■ Document

Signe de la tension ambiante, le procès de M. Iachine a été marqué par plusieurs débordements.

Au cours d'une audience fin novembre, une échauffourée a éclaté devant la salle, des agents de sécurité du tribunal ayant plaqué le père de l'opposant au sol. Et une audience prévue pour mercredi a été reportée en raison d'une alerte à la bombe.

M. Iachine était un proche de l'opposant Boris Nemtsov, assassiné en 2015.

L'opposant était poursuivi sur la base d'articles du Code pénal introduits peu après le début de l'offensive en Ukraine et qui punissent ceux qui "discréditent" l'armée russe ou "publient de fausses informations" sur ses agissements.

Ces textes sont vagues et leur champ d'application est très large. Les détracteurs du Kremlin y voient un outil "fourre-tout" pour étouffer la voix de tous ceux qui s'opposent à son intervention militaire en Ukraine.

Malgré son arrestation, M. Iachine a continué de critiquer les autorités de façon acerbe et de dénoncer l'offensive de l'armée déclenchée en février.

L'assassinat de l'opposant Boris Nemtsov en 2015 a déclenché une vague de manifestations en Russie.

Début novembre, il avait accusé les juges russes d'être des "serviteurs" du pouvoir et de donner à M. Poutine un "sentiment d'impunité".

A l'occasion d'une autre audience, il avait expliqué son refus de fuir la Russie en déclarant: "J'aime mon pays et je suis prêt à sacrifier ma liberté pour vivre ici (...). Je suis un patriote".

M. Iachine était un proche de l'opposant Boris Nemtsov, assassiné en 2015, mais aussi du militant pourfendeur de la corruption Alexeï Navalny.

Le militant russe anti-corruption Alexeï Navalny.

■ Consigne
Redonne tout le texte sur le procès de M. Iachine, mot pour mot.

■ Données extraites
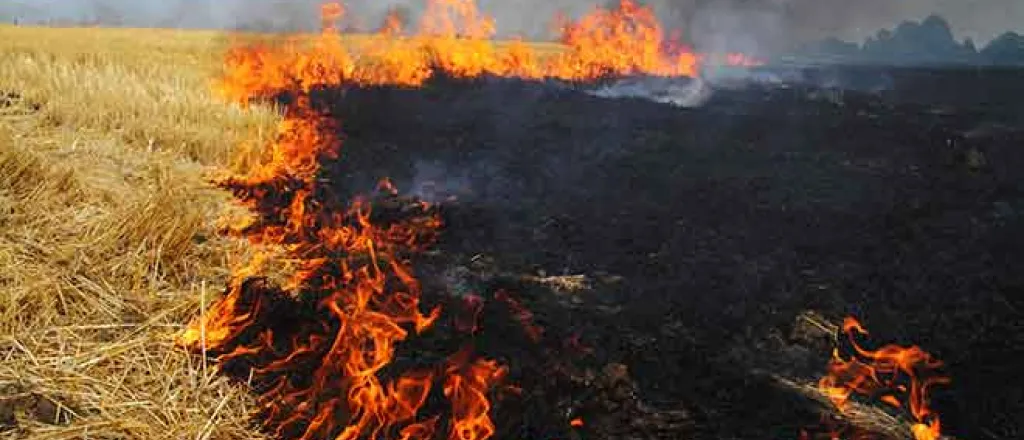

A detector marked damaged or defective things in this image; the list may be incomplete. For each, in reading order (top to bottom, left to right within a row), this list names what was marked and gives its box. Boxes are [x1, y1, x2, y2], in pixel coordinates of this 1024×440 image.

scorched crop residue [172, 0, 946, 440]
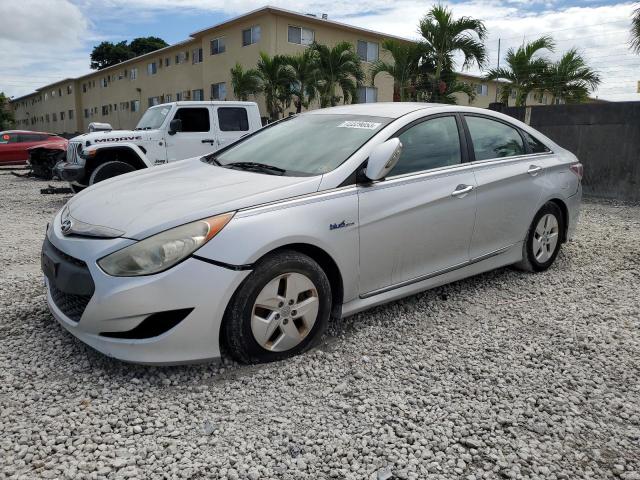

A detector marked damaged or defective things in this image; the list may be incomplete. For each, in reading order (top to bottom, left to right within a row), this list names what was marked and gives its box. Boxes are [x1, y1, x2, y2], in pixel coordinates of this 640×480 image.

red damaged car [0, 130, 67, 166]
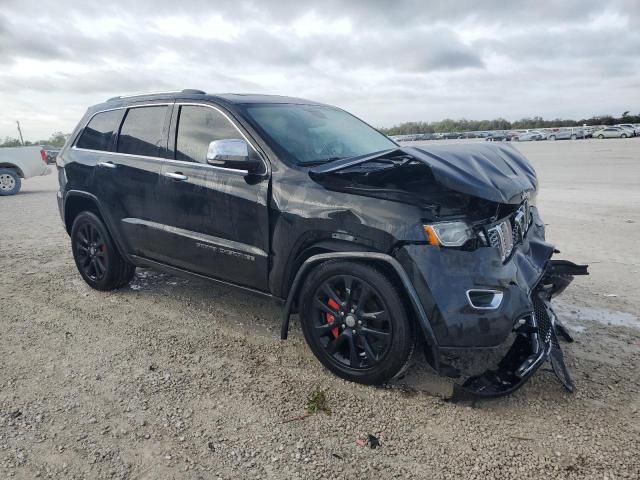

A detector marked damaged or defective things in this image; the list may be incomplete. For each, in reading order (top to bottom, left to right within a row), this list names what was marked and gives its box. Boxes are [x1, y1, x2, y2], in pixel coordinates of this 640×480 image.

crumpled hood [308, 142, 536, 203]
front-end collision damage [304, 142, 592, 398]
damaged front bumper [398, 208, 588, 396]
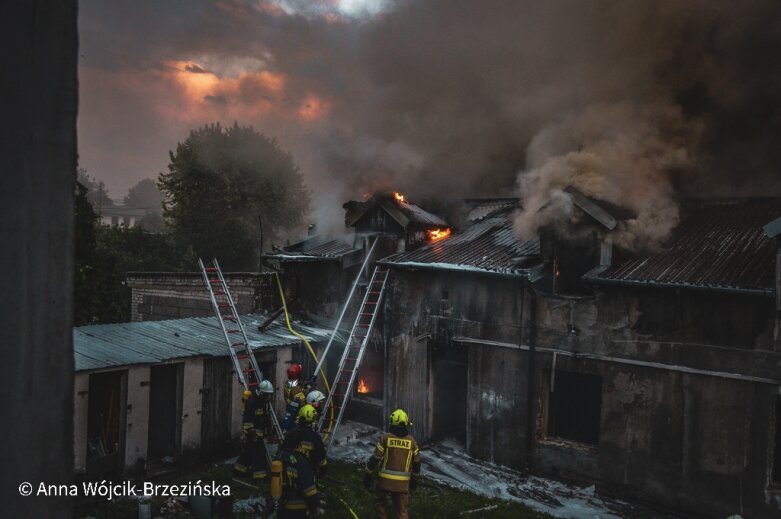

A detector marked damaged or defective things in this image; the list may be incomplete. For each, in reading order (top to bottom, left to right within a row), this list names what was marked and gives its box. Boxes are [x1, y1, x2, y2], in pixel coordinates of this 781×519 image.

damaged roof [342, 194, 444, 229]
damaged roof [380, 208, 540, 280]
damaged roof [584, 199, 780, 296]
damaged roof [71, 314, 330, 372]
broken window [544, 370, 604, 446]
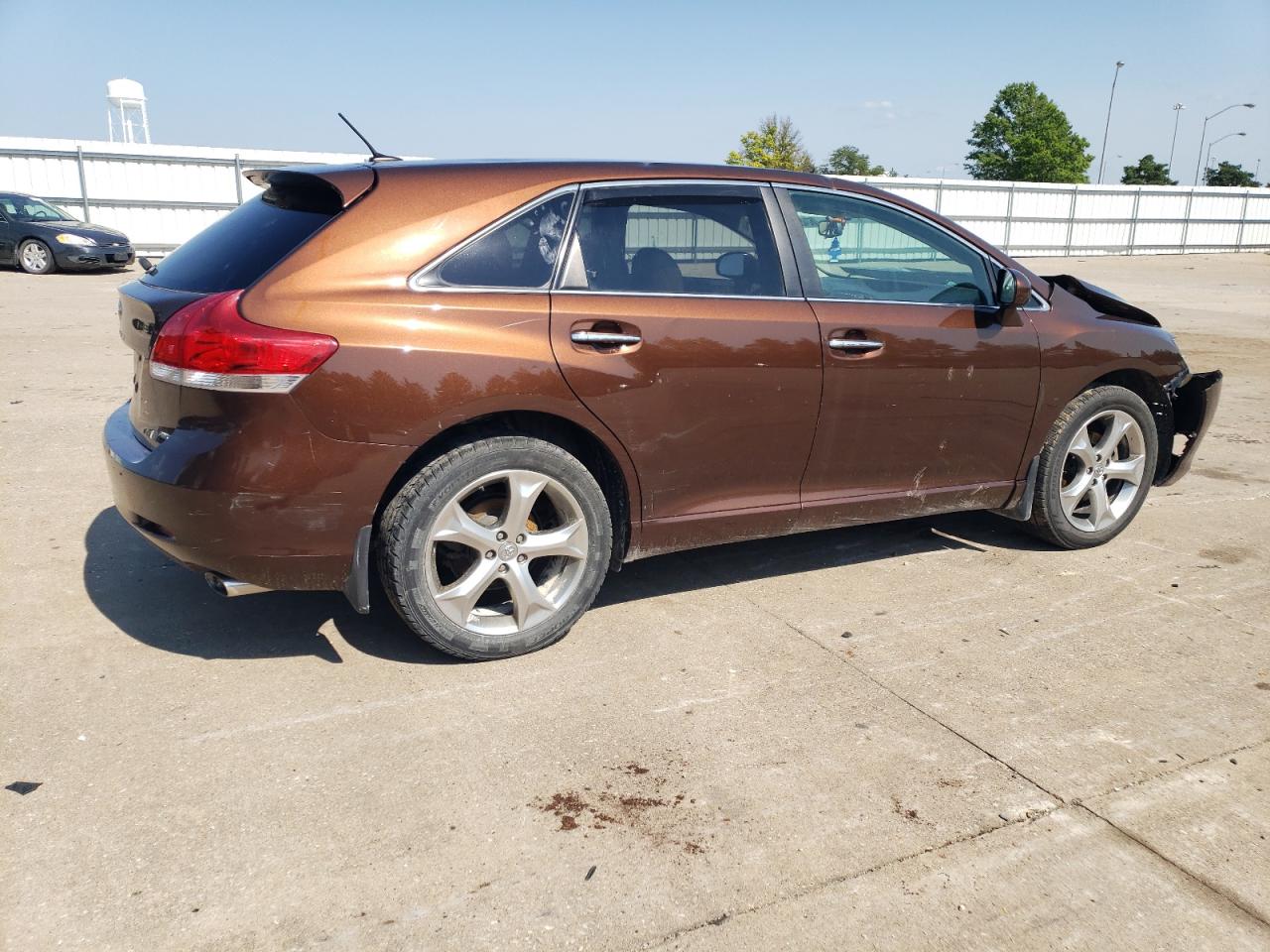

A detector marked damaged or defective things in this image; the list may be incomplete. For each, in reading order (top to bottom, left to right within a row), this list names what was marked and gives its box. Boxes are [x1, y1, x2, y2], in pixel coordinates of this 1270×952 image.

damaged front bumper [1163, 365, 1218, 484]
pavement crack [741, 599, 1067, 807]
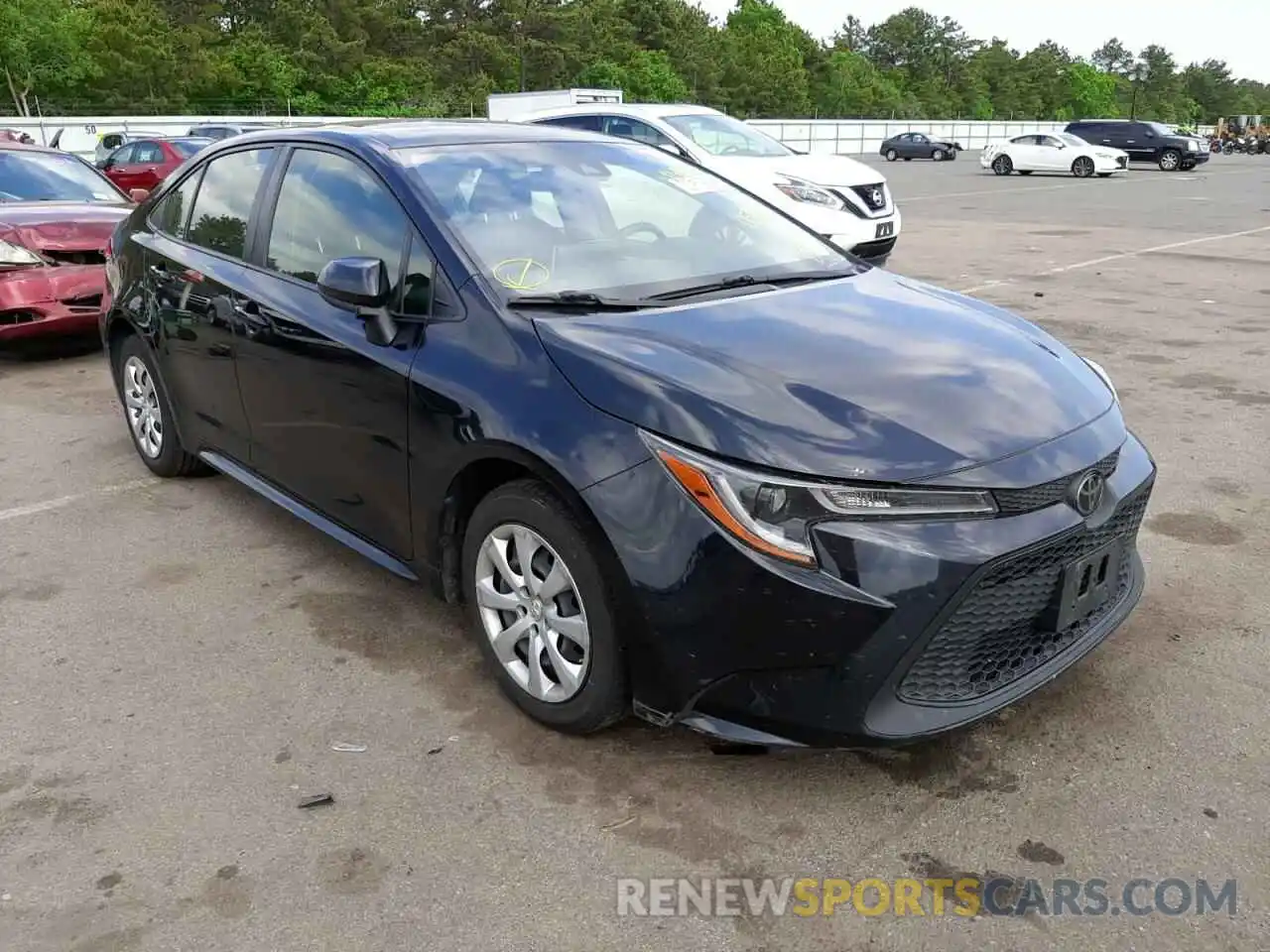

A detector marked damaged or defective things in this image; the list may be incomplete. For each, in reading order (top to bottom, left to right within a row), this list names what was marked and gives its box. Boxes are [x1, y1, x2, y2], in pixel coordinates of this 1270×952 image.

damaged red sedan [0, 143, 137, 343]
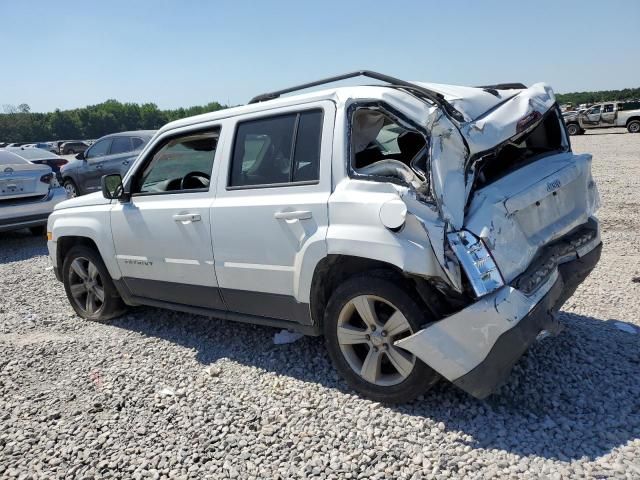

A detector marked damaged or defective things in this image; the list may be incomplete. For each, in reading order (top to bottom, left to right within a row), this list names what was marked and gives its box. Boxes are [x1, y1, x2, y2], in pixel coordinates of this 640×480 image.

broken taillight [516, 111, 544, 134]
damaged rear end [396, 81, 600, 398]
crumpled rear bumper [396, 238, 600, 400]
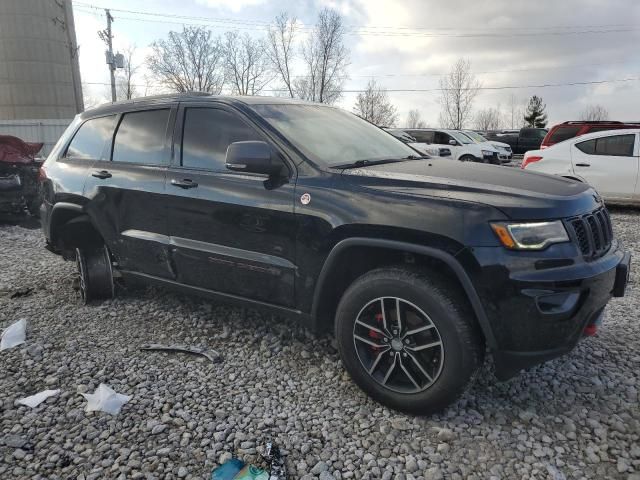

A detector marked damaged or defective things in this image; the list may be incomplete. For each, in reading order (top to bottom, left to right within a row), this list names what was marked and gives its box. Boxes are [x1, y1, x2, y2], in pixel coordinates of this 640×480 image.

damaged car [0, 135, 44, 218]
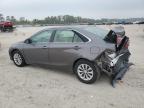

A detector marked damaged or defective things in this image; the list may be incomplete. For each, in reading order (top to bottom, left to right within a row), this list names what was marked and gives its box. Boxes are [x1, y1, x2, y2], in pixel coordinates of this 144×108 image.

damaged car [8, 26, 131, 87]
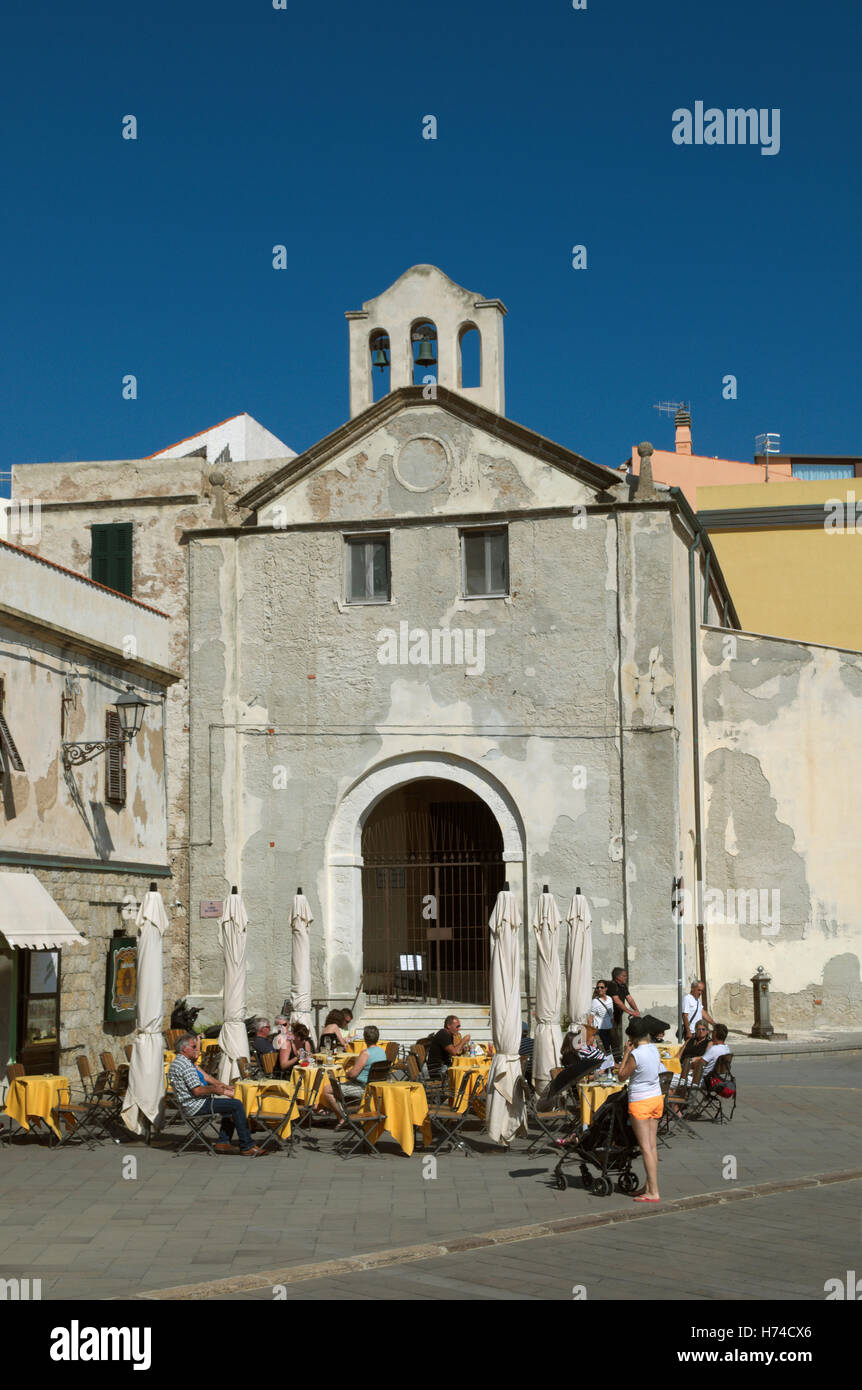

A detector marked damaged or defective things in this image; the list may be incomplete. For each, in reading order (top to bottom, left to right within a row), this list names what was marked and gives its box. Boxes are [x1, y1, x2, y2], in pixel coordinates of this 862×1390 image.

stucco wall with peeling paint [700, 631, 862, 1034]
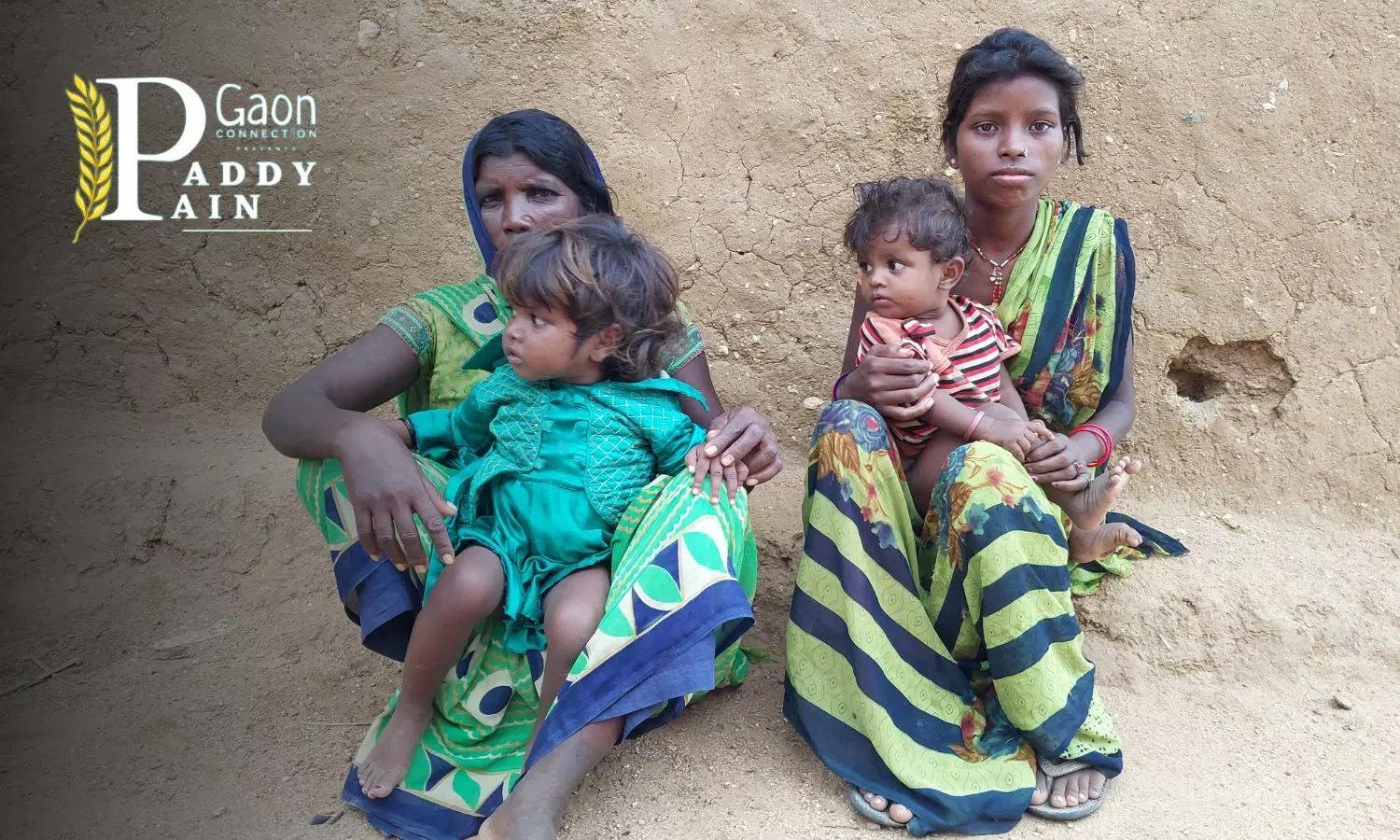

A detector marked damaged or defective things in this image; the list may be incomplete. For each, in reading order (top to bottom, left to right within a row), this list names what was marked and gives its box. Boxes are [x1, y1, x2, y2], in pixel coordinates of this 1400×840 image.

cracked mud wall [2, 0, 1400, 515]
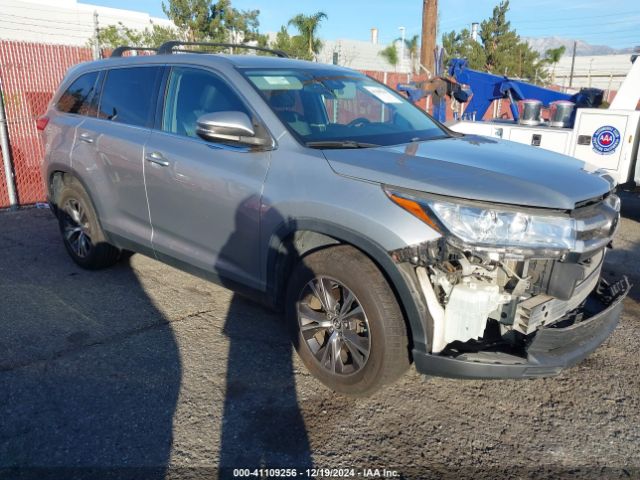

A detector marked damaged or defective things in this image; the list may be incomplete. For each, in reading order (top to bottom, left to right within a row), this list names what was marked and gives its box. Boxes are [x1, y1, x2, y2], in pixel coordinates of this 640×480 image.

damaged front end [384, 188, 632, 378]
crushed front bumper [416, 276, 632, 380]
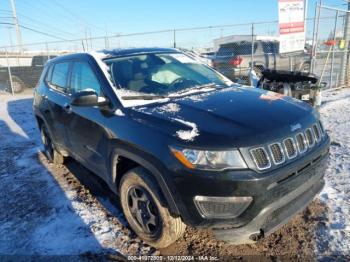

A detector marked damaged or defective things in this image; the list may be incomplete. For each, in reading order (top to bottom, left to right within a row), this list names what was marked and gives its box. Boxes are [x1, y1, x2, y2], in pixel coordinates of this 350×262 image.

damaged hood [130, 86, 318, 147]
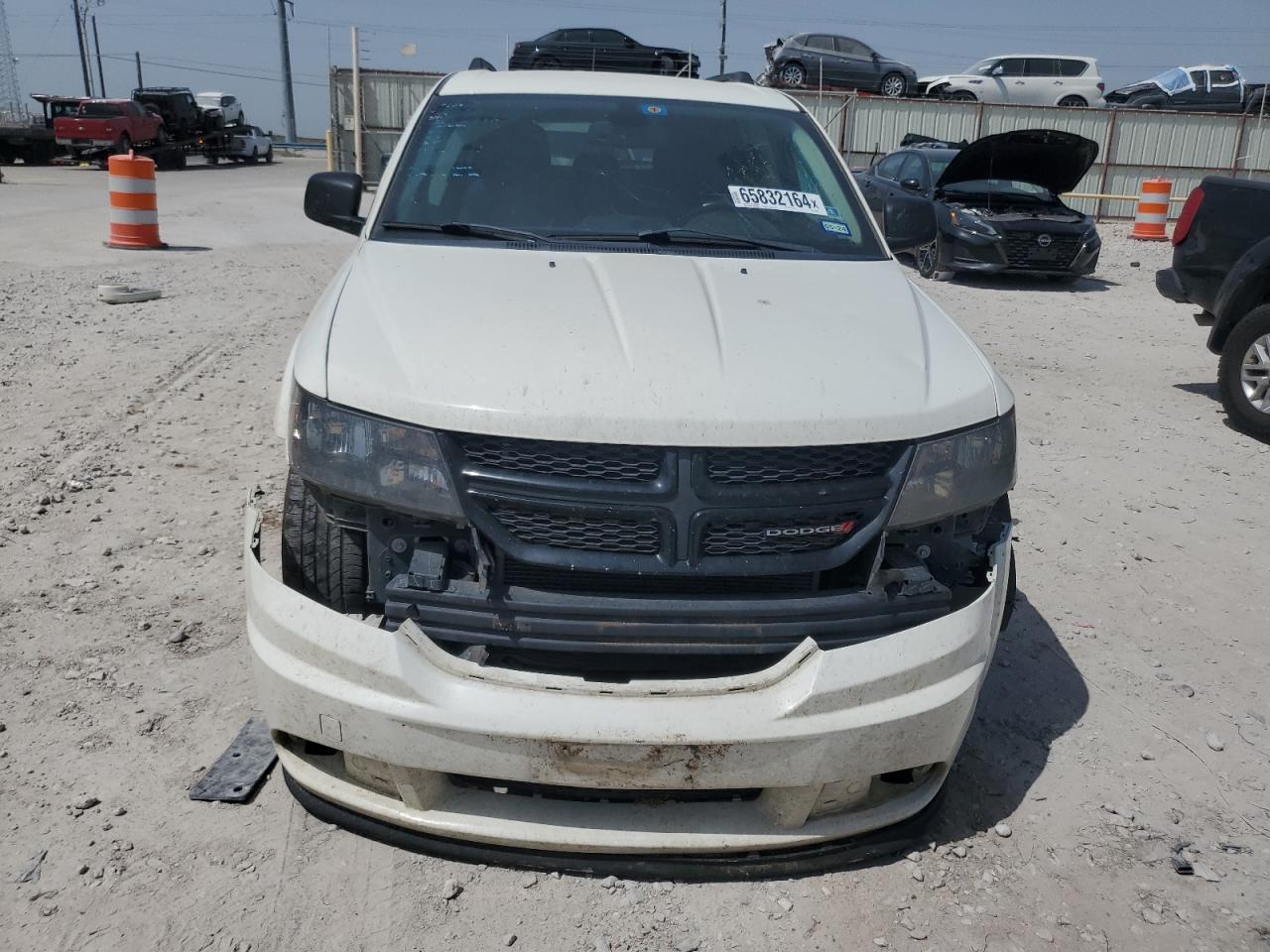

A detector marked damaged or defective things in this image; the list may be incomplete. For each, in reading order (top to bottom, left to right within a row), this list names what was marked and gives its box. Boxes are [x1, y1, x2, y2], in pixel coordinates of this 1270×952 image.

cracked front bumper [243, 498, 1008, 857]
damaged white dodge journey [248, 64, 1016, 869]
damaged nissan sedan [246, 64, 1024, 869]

■ Réponse
Signe de la tension ambiante, le procès de M. Iachine a été marqué par plusieurs débordements.

Au cours d'une audience fin novembre, une échauffourée a éclaté devant la salle, des agents de sécurité du tribunal ayant plaqué le père de l'opposant au sol. Et une audience prévue pour mercredi a été reportée en raison d'une alerte à la bombe.

M. Iachine était un proche de l'opposant Boris Nemtsov, assassiné en 2015.

L'opposant était poursuivi sur la base d'articles du Code pénal introduits peu après le début de l'offensive en Ukraine et qui punissent ceux qui "discréditent" l'armée russe ou "publient de fausses informations" sur ses agissements.

Ces textes sont vagues et leur champ d'application est très large. Les détracteurs du Kremlin y voient un outil "fourre-tout" pour étouffer la voix de tous ceux qui s'opposent à son intervention militaire en Ukraine.

Malgré son arrestation, M. Iachine a continué de critiquer les autorités de façon acerbe et de dénoncer l'offensive de l'armée déclenchée en février.

L'assassinat de l'opposant Boris Nemtsov en 2015 a déclenché une vague de manifestations en Russie.

Début novembre, il avait accusé les juges russes d'être des "serviteurs" du pouvoir et de donner à M. Poutine un "sentiment d'impunité".

A l'occasion d'une autre audience, il avait expliqué son refus de fuir la Russie en déclarant: "J'aime mon pays et je suis prêt à sacrifier ma liberté pour vivre ici (...). Je suis un patriote".

M. Iachine était un proche de l'opposant Boris Nemtsov, assassiné en 2015, mais aussi du militant pourfendeur de la corruption Alexeï Navalny.

Le militant russe anti-corruption Alexeï Navalny.